Además, esta exigencia se enmarca en una nueva estrategia por parte de EE.UU. que ha encontrado en la Guerra en Ucrania la justificación perfecta para acelerar una reestructuración de la OTAN. Este documento estadounidense intensifica el nivel de exigencia financiera, estableciendo una meta inalcanzable en el corto plazo de elevar el gasto en defensa del 2% al 5% del PIB por parte de los aliados, bajo el llamado Compromiso de La Haya.
Pero la presión de EE. UU. va más allá de lo militar. Busca debilitar la base industrial y tecnológica europea criticando sus normativas.
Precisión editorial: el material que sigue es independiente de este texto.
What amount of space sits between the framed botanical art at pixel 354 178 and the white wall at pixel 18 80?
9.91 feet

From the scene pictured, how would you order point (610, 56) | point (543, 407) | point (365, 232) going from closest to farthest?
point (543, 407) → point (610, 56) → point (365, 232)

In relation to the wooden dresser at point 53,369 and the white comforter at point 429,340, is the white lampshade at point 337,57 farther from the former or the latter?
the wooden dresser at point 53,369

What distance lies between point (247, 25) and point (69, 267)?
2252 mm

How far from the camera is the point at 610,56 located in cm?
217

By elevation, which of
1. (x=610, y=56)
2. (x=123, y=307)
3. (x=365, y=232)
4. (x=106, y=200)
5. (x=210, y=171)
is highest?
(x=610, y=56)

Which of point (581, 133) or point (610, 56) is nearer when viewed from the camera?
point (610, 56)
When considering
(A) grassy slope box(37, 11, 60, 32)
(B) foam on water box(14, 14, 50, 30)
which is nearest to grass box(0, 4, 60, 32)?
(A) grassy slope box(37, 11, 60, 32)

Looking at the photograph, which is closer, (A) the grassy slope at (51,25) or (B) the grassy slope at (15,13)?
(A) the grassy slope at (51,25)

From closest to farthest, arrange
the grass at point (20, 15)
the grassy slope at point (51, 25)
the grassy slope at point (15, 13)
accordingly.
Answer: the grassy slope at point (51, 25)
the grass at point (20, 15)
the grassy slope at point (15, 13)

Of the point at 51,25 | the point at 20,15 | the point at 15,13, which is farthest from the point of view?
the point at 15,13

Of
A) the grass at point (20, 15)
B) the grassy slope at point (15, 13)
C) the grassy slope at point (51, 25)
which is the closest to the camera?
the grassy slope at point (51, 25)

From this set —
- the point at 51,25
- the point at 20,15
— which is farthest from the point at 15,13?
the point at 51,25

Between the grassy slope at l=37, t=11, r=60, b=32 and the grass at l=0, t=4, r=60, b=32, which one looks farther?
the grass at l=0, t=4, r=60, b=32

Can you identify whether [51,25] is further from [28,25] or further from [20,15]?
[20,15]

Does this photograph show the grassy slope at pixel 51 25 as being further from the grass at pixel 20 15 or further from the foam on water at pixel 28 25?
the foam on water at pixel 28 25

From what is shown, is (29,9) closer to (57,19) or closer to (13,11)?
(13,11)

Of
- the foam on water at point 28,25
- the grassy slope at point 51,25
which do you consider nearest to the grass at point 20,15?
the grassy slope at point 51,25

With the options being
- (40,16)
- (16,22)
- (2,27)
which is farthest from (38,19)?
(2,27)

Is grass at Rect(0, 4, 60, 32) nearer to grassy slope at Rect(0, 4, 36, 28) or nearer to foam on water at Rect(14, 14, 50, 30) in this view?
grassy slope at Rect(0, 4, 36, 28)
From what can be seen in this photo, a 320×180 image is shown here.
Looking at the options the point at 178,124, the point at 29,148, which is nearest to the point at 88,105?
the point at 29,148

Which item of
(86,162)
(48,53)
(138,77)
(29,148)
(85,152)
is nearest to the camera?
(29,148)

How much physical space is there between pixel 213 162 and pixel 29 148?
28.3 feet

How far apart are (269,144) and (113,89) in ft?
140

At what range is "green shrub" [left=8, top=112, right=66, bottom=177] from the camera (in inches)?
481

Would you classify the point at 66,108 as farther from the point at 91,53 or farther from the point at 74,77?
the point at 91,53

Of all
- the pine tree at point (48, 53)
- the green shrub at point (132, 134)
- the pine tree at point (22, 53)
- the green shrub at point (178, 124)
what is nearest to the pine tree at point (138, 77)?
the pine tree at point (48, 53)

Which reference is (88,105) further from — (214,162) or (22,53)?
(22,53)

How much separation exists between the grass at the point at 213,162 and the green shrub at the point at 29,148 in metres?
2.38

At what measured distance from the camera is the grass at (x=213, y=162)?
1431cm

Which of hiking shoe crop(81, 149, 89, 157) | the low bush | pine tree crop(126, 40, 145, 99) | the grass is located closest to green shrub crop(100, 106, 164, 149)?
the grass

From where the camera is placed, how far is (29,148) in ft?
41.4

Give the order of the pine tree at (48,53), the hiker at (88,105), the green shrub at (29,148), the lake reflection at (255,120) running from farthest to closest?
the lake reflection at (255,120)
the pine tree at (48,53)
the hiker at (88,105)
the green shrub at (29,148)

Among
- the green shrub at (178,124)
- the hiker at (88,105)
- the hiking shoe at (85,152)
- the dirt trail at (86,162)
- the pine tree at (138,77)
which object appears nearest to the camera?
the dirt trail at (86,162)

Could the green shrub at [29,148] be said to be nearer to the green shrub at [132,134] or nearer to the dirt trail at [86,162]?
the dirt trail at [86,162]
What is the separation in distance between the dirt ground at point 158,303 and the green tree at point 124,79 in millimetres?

El documento oficial tacha la regulación sobre privacidad, IA y sostenibilidad como «asfixia regulatoria», una crítica y ataque directo que busca deslegitimar el marco regulatorio europeo y favorecer la adopción de estándares norteamericanos como referencia global.
Esta acusación no es inocente. Forma parte de una estrategia más amplia para evitar que Europa desarrolle una base industrial autónoma capaz de competir con la estadounidense. El objetivo es claro: Estados Unidos priorizará sus propios estándares y cadenas de suministro, viendo a Europa más como un «museo», lleno de estructuras antiguas, que innova poco y dependiente de otros, en lugar de un «laboratorio» capaz de desarrollar y escalar soluciones propias.
Y aquí es donde entra en juego una reflexión clave para el sector industrial y tecnológico europeo: Europa debe modernizar su Defensa, y debe hacerlo rápido; y eso pasa por apoyarse un modelo híbrido: capacidades convencionales + tecnologías duales + agilidad de innovación.
Además, es necesario contar con visión estratégica, una comprensión profunda del ecosistema industrial europeo y la capacidad de alinear tecnología, financiación y necesidades operativas.
En definitiva, esta exigencia interpuesta por el gobierno estadounidense de asumir las fuerzas convencionales de la OTAN en 2027, aunque irrealista, es la confirmación de que la autonomía y madurez estratégica ya no es una opción, sino una necesidad urgente y debe decidir si quiere ser un actor capaz de protegerse a sí mismo o dependiente de las decisiones de otros. Si Europa y sus países miembros reaccionan con agilidad, visión y determinación, lo que hoy parece un reto puede ser el impulso para que Europa se convierta en un actor más autónomo, resiliente y competitivo en el panorama global de defensa para las próximas décadas.